Memory leaks in Go typically involve goroutine leaks (blocked goroutines that never exit), unclosed resources (files, connections, HTTP response bodies), and channels that prevent garbage collection. While Go has garbage collection for memory, explicit resource cleanup with defer is essential for files, connections, and proper goroutine lifecycle management.

Primary Defence: Use defer to ensure resources are closed after acquisition, always close HTTP response bodies in defer, implement context-based cancellation for goroutines to prevent leaks, close channels to signal completion, use context timeouts to prevent indefinite blocking, and ensure all spawned goroutines can exit.

Common Vulnerable Patterns

Unclosed HTTP Response Bodies

func fetchData(url string) ([]byte, error) {
    resp, err := http.Get(url)
    if err != nil {
        return nil, err
    }
    // resp.Body not closed - connection leaked!

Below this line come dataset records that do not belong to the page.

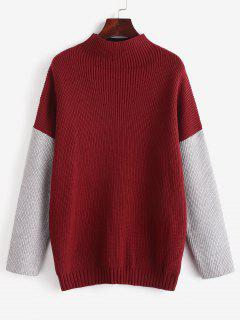 ZAFUL Mock Neck Color Block Sweater - Red Wine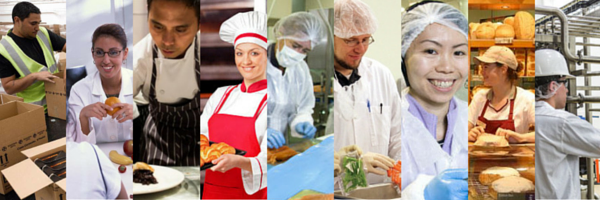 food-processing-industry_professions.png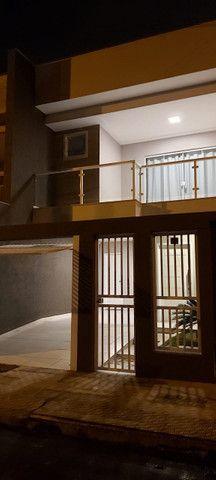Viva Urbano Imóveis - Casa no Aero Clube - CA00198 - Foto 2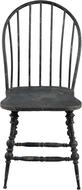eetkamerstoel---distressed-zwart---ijzer---clayre-and-eef[0].png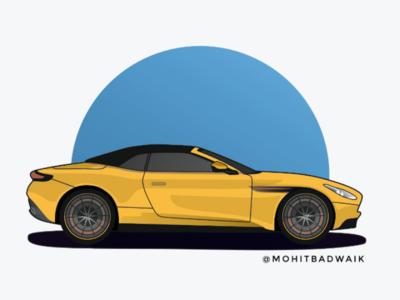 Aston Martin illustrator new astonmartin newdesign vectorartwork design car adobeillustrator supercar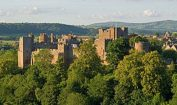 Facts about Ludlow Castle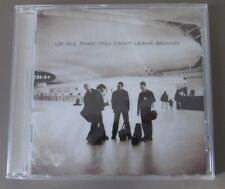 CD NEUF SOUS BLISTER U2 ALL THAT YOU CAN'T LEAVE BEHIND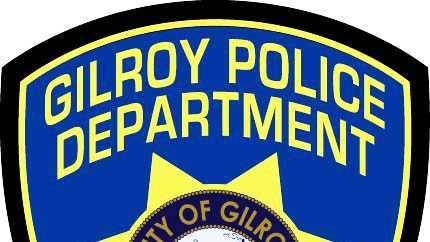 Gilroy Police Department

    return io.ReadAll(resp.Body)
}

// Called repeatedly
for i := 0; i < 1000; i++ {
    fetchData("https://api.example.com/data")
    // Each call leaks a connection
    // Eventually exhausts connection pool and file descriptors
}

Why is this vulnerable: HTTP response bodies hold network connections and file descriptors. If resp.Body.Close() isn't called, the connection remains open and can't be reused by the connection pool. Go's http.Transport maintains a connection pool (default 100 connections per host), but unclosed bodies prevent connections from being returned to the pool. After enough requests without closing, the pool is exhausted and new requests create new connections until file descriptors are exhausted, causing "too many open files" errors. Even though the response body might eventually be garbage collected, the underlying connection won't be released until explicitly closed. This is one of the most common resource leaks in Go applications.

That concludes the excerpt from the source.